Three years later, Formichi said she still has not been able to access the archives she had originally planned to visit, mainly due to existing public health and travel restrictions. Still, she expressed gratitude for the wealth of resources in Indonesian studies and the work she has done so far.
Formichi’s current project explores the role of everyday activities of care work in late-colonial and early post-independence Indonesia, which declared its inde- pendence in 1945.
“‘Domestic work’ was not necessarily a space of marginalization or disciplining of women, but it also took shape as a space that encouraged women to reflect on their own role as a crucial contribution to the establishment of the nation-state and express that awareness in the public sphere through print publication,” Formichi wrote in an email to The Sun.
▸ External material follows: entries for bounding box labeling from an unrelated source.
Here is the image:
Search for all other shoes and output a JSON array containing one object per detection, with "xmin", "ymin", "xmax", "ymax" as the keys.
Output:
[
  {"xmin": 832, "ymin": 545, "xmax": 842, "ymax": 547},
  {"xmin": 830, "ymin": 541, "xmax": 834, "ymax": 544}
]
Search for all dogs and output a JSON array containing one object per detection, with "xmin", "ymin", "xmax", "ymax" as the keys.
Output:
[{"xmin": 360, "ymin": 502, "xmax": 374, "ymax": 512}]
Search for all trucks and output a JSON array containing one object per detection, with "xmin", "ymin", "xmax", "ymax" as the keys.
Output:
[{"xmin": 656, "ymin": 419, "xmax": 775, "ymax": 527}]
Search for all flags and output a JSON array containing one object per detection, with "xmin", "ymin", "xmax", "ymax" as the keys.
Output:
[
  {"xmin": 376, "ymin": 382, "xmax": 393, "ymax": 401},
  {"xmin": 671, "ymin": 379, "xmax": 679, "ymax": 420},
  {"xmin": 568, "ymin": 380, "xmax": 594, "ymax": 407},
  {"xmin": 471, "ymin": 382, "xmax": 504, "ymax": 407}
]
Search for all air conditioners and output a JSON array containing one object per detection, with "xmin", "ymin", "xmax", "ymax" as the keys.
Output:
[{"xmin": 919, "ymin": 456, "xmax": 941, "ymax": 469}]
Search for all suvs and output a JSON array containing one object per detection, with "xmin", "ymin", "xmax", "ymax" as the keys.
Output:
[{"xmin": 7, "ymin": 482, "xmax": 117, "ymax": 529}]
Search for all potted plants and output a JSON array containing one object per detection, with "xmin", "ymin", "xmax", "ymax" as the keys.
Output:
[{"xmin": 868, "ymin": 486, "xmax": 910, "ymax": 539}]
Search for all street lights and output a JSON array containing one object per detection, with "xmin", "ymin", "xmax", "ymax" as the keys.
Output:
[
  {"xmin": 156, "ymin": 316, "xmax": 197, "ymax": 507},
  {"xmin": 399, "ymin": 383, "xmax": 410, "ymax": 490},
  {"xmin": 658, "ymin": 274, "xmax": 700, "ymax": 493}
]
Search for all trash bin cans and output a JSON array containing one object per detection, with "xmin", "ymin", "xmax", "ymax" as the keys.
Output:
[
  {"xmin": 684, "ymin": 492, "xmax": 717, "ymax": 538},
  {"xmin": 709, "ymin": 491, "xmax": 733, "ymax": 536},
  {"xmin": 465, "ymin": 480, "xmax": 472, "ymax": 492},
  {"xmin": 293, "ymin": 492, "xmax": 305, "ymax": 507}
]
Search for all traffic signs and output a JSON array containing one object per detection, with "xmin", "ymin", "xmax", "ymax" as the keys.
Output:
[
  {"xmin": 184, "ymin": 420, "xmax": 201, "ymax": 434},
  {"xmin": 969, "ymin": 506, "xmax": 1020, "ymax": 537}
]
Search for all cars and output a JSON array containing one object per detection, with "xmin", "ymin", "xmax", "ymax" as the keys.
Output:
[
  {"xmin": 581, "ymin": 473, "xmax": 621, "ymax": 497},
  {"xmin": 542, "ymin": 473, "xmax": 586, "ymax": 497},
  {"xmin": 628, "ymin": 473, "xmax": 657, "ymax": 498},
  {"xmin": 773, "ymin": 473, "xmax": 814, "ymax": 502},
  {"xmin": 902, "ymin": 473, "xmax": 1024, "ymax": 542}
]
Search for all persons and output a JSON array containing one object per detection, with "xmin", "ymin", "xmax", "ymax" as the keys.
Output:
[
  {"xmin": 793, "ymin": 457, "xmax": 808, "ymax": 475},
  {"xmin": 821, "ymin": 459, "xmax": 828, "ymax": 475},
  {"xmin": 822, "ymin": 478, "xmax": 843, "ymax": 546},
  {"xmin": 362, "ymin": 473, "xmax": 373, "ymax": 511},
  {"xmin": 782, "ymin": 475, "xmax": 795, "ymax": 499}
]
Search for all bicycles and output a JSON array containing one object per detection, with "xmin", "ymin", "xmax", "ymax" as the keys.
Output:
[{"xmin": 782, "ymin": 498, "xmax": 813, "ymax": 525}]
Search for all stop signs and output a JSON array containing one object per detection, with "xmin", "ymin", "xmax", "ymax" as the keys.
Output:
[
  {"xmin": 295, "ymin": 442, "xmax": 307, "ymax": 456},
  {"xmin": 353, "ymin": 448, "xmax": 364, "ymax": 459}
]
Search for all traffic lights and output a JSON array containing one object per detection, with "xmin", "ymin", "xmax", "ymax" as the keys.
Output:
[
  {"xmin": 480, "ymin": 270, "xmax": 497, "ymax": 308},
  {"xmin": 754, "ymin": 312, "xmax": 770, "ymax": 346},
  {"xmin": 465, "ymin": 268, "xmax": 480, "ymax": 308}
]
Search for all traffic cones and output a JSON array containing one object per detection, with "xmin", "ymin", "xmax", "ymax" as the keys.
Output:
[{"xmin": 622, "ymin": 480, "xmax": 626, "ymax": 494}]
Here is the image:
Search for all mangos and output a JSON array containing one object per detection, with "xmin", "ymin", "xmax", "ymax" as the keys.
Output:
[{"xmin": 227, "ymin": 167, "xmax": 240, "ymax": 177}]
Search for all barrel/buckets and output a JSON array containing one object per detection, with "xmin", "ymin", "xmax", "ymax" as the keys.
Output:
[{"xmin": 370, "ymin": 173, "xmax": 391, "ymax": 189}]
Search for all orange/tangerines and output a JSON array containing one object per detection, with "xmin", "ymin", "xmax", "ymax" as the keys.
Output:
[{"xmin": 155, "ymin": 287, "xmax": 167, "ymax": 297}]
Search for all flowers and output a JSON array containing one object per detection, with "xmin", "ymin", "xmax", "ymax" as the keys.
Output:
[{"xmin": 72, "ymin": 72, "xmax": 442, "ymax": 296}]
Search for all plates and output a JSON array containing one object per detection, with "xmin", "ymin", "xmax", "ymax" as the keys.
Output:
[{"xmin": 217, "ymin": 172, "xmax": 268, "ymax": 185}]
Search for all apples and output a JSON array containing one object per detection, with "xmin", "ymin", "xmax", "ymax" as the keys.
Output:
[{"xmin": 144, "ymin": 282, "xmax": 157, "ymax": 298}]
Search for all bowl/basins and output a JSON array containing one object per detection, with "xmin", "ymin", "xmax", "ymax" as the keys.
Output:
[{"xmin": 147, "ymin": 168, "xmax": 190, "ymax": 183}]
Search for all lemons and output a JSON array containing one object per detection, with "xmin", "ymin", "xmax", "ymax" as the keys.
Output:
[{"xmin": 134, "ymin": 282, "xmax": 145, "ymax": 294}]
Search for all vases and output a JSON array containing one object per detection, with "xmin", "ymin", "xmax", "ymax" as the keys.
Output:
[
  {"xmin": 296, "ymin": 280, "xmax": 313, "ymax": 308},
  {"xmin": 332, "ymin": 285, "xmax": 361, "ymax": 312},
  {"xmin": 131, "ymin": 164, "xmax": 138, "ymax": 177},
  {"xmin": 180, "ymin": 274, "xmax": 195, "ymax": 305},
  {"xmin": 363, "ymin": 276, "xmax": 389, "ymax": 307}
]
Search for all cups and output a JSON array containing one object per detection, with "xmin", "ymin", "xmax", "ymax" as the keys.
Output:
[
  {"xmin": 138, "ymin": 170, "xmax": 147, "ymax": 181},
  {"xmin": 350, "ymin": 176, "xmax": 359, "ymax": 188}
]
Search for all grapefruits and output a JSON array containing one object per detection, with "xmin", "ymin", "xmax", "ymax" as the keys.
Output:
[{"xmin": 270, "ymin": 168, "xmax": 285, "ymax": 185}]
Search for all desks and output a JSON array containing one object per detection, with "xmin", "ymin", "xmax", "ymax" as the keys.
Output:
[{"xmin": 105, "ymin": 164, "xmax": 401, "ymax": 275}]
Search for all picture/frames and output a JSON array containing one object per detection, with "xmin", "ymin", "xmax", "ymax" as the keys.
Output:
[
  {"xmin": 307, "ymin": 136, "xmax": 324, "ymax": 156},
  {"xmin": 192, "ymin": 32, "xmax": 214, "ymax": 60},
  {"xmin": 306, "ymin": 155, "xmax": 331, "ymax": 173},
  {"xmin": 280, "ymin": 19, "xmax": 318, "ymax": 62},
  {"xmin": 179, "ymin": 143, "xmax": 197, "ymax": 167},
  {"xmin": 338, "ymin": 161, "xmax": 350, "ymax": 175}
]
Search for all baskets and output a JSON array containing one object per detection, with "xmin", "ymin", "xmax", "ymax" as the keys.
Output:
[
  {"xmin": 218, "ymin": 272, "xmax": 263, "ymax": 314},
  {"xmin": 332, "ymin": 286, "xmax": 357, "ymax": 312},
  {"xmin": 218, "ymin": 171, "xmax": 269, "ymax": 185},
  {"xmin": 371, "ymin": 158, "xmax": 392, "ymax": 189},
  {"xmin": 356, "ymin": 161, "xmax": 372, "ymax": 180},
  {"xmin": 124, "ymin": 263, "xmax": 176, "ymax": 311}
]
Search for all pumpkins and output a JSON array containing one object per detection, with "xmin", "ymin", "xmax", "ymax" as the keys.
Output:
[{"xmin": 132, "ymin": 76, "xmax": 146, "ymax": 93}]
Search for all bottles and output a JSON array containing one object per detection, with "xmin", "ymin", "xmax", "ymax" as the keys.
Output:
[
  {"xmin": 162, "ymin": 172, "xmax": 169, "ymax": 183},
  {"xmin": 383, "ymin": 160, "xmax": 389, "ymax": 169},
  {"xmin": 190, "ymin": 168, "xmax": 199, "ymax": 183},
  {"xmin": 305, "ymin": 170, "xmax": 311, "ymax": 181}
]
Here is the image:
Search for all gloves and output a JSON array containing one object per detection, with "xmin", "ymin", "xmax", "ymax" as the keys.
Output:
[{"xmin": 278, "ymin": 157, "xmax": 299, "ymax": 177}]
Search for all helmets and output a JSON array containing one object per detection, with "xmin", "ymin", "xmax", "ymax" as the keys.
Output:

In addition to exploring some of the topics she finds most fascinating, Formichi named teaching as one of the most rewarding aspects of her field of study.
“My classes are always very diverse in terms of the students that come in… I have math students, engineering students, history students — it’s kind of the whole spectrum of the Cornell student body, and it’s great to be able to teach something different,” Formichi said. “That’s the rewarding part: The teaching.”
Formichi encouraged students interested in research in similar fields to explore Cornell’s diverse array of academic resources.
“The humanities is not really about new discoveries. It’s more [about] different ways of looking at something,” Formichi said. “Think differently about the sources you work with and spend time exposing yourself to as many different things as possible.”